President Barack Obama, signing the first piece of legislation in his new administration, has fulfilled a campaign promise to American workers, including Lilly Ledbetter.
The Lilly Ledbetter Fair Pay Act (LLFPA) overturns the U.S. Supreme Court’s decision in Ledbetter v. Goodyear Tire & Rubber, Inc., which drastically limited an employee’s right to file claims challenging an employer’s discriminatory wage decision. Employees in Michigan now have 300 days to file a federal wage discrimination claim from any of three separate “trigger” points: the date of a discriminatory pay decision; the date the employee becomes subject to the decision; or, from the receipt of a paycheck containing discriminatory wages.*
This last “trigger” point, in effect, creates a rolling 300-day period of limitations to bring a claim. The LLFPA applies to discriminatory pay decisions that violate Title VII, the Age Discrimination in Employment Act (ADEA), and the Americans with Disabilities Act (ADA).
Lilly Ledbetter was the only female supervisor at Goodyear’s Gladsden, Alabama, plant. Ms. Ledbetter suspected that she was receiving less favorable raises and bonuses than her male counterparts but had no evidence to support her suspicion until a co-worker left some information on her desk. Ms. Ledbetter promptly filed her claim after learning of the discriminatory treatment, which had been occurring unbeknownst to her, for many years. A jury awarded Ms. Ledbetter $223,776 in backpay, and $3.0 million in punitive damages. The U.S. Supreme Court overturned the jury verdict holding that Ms. Ledbetter’s claim was barred by the statute of limitations because she had not filed suit within two years of when the discriminatory wage decision had been made.

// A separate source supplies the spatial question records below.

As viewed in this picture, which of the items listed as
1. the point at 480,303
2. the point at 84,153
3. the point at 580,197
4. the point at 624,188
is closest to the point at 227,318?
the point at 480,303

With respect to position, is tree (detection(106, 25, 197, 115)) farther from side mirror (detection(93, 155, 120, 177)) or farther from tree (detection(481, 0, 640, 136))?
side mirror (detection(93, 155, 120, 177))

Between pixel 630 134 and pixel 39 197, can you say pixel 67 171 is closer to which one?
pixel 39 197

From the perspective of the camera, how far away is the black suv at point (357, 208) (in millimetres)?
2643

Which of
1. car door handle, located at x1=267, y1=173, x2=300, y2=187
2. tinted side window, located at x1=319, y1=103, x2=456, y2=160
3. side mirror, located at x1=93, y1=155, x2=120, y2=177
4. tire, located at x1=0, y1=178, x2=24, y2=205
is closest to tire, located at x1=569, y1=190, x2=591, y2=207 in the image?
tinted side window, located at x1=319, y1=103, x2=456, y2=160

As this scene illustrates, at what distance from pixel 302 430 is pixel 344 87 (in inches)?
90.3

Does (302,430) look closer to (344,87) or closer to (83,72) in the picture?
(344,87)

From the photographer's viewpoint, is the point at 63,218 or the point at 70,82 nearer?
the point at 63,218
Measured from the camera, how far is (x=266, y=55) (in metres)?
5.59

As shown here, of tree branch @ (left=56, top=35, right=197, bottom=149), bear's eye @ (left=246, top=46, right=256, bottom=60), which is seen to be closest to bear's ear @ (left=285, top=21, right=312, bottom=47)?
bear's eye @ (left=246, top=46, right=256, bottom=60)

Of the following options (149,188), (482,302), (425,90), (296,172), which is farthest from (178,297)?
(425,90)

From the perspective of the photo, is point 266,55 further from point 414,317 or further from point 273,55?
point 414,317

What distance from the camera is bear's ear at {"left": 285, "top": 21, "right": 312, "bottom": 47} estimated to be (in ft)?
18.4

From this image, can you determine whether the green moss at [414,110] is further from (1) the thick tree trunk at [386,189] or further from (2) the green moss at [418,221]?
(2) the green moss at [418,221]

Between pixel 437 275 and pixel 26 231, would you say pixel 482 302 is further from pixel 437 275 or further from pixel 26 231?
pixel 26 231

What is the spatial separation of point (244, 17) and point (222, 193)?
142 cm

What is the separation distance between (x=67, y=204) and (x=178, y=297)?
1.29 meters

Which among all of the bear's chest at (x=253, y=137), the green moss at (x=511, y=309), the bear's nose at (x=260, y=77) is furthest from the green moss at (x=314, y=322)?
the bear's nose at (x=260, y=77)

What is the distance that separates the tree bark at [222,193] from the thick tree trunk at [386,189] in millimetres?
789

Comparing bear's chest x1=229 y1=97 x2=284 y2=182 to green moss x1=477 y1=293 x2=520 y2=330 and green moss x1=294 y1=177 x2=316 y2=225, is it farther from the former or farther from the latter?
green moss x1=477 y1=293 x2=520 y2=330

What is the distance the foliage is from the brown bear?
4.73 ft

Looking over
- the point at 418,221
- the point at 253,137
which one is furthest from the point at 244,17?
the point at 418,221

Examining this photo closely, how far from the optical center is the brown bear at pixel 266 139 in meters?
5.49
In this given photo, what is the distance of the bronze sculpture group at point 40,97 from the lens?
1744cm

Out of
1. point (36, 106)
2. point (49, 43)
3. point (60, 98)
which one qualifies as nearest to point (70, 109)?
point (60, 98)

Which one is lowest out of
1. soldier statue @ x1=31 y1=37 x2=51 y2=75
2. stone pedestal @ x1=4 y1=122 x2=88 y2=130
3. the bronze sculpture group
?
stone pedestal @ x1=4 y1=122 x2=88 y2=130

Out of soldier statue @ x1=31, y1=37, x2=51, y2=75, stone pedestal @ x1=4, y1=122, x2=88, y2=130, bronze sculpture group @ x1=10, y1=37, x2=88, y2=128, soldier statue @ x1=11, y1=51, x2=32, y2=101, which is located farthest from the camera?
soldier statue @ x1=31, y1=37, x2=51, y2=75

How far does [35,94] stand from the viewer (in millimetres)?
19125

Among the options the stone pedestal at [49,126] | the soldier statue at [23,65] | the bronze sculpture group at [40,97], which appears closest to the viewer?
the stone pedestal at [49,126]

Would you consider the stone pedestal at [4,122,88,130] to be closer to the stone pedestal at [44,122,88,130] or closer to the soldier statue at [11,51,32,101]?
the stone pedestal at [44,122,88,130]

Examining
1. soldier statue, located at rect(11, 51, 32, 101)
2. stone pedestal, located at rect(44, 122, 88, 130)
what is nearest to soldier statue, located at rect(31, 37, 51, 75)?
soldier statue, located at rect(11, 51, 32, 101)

The harshness of the U.S. Supreme Court’s decision is evidenced by the fact that Ms. Ledbetter could not have brought a claim within that time frame because she had no knowledge of the company’s decision until years later. The Ledbetter decision was subsequently applied by the courts in many other civil rights contexts beyond Title VII, including the ADEA, the Fair Housing Act, and Title IX. Under the Fair Housing Act (FHA), for example, a disabled tenant sued his apartment complex for lack of wheelchair access within the FHA’s two-year statute of limitations. His claim was dismissed, however, because he had not filed suit within two years of when the building had been built -which was eight years before the disabled tenant had even moved into his apartment! The spread of the Ledbetter decision to other areas of civil rights law alarmed civil rights advocates and legislation was introduced in the last Congress to reverse Ledbetter. Lilly Ledbetter’s case also became a campaign issue in the last presidential campaign with then-Sen. Obama pledging swift action on the LLFPA, if elected. President Obama fulfilled his campaign promise on January 29, 2009.
The LLFPA will not greatly impact the employment law scene. Many lower federal courts had already accepted the “paycheck” statute of limitations concept, i.e., every new paycheck starts a new 300-day period (in Michigan) to bring a claim. The LLFPA also does not expand the scope of damages available to plaintiffs, which is a two-year period. Employers are advised to continue to document the reasons for their compensation decisions, as well as to ensure that those decisions are free of discrimination.
*Employees in other states have 180 days to bring a claim unless a work sharing agreement with the EEOC provides a longer period of time, as in Michigan.